To do ▸ Reproduce the data below verbatim from the line containing "order: Rodentia" through its final line, and produce nothing more.

*** The input Section Begins ***

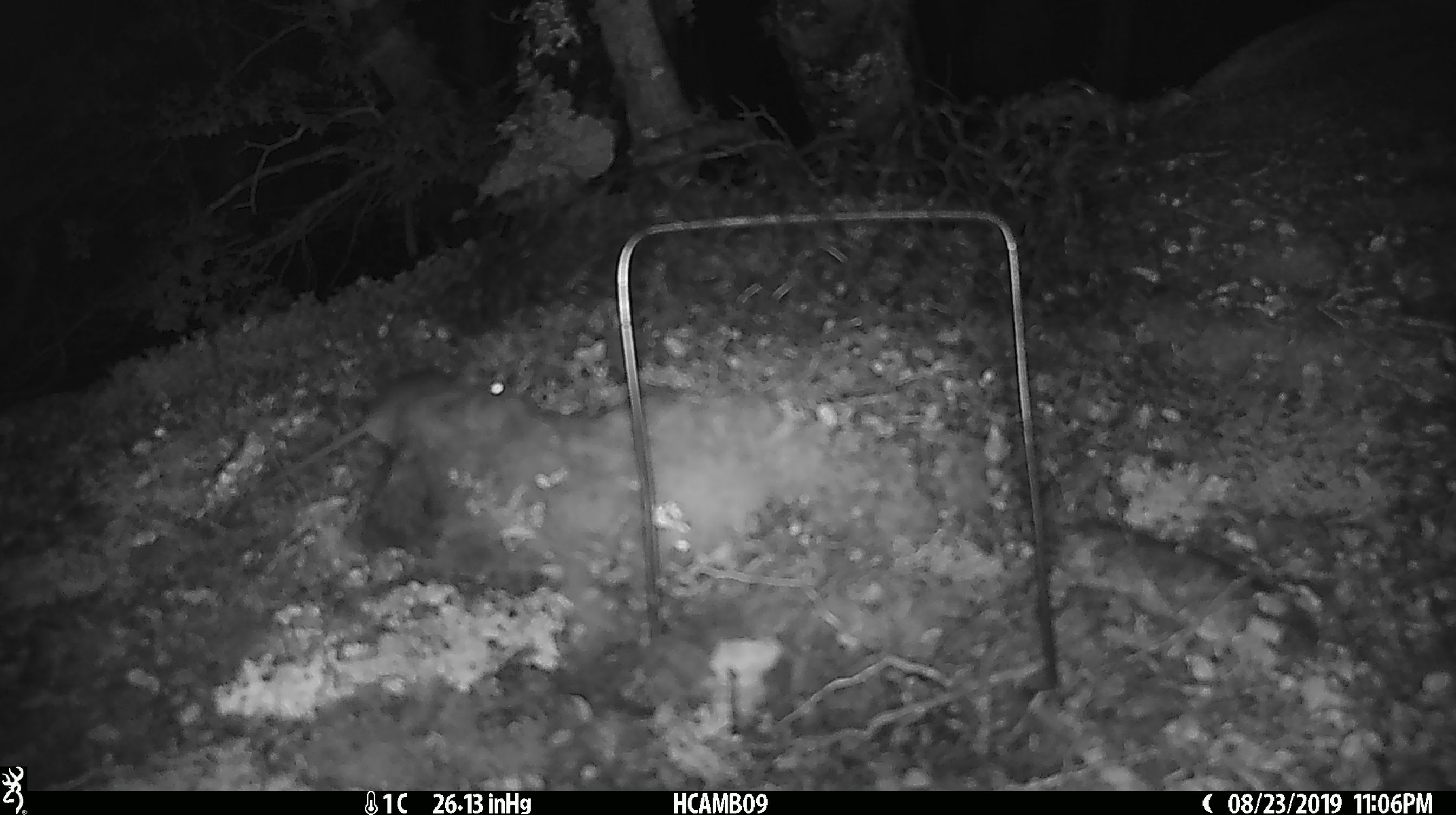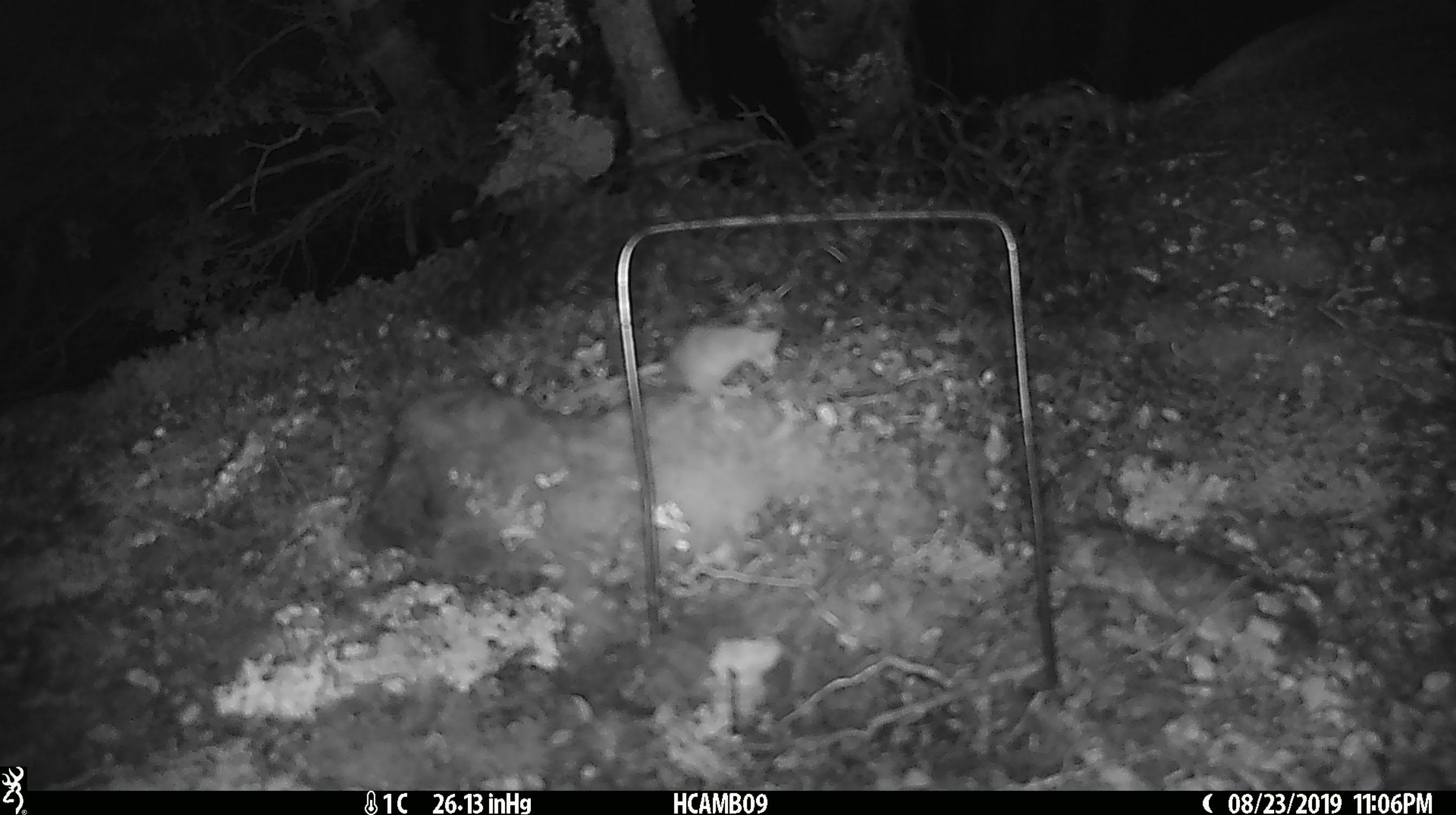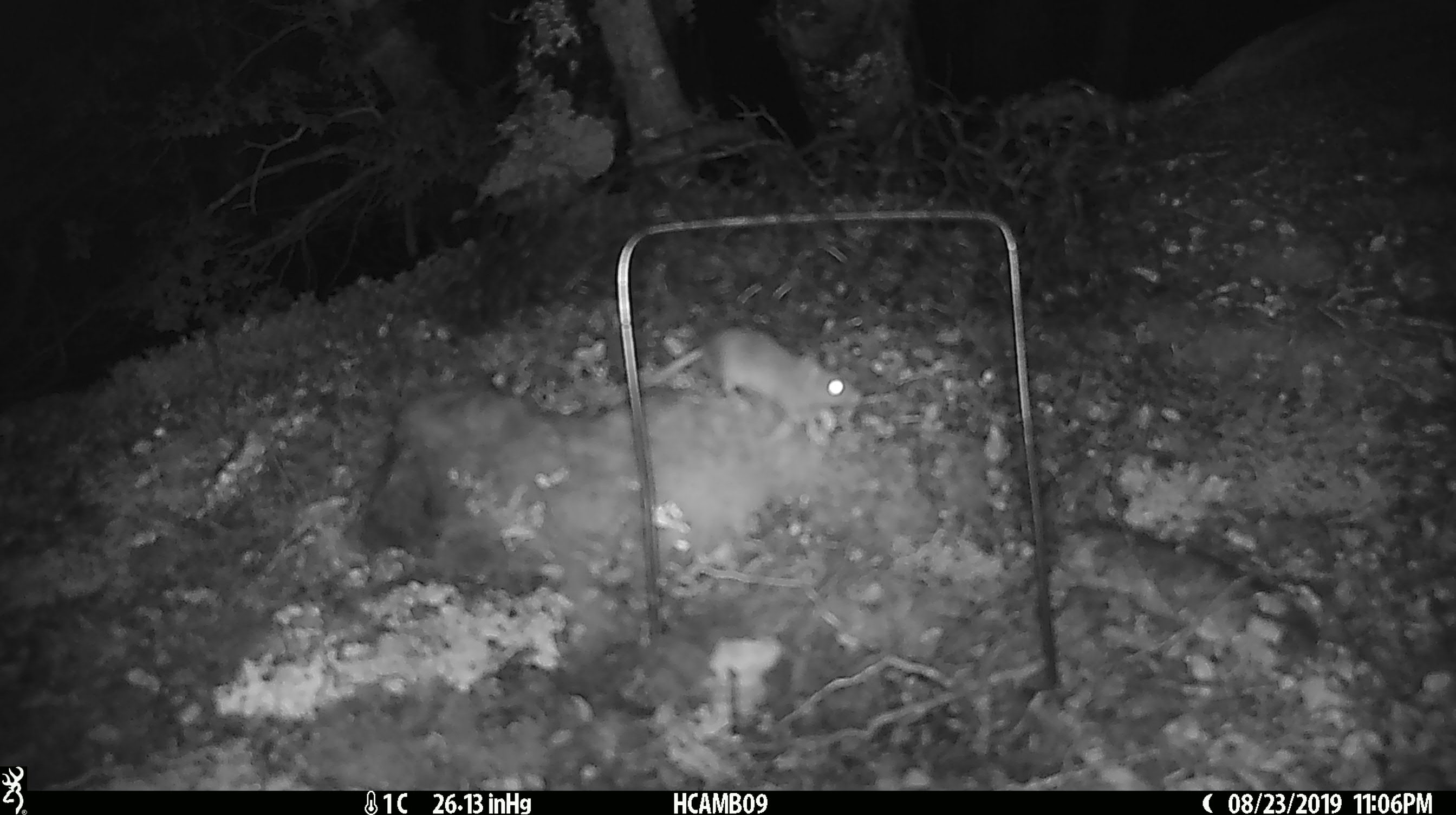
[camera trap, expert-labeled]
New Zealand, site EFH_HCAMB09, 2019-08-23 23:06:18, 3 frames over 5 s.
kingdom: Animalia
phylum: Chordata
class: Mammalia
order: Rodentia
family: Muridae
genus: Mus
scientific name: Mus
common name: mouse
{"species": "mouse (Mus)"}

*** The input Section Ends ***

Answer box ▸
order: Rodentia
family: Muridae
genus: Mus
scientific name: Mus
common name: mouse
{"species": "mouse (Mus)"}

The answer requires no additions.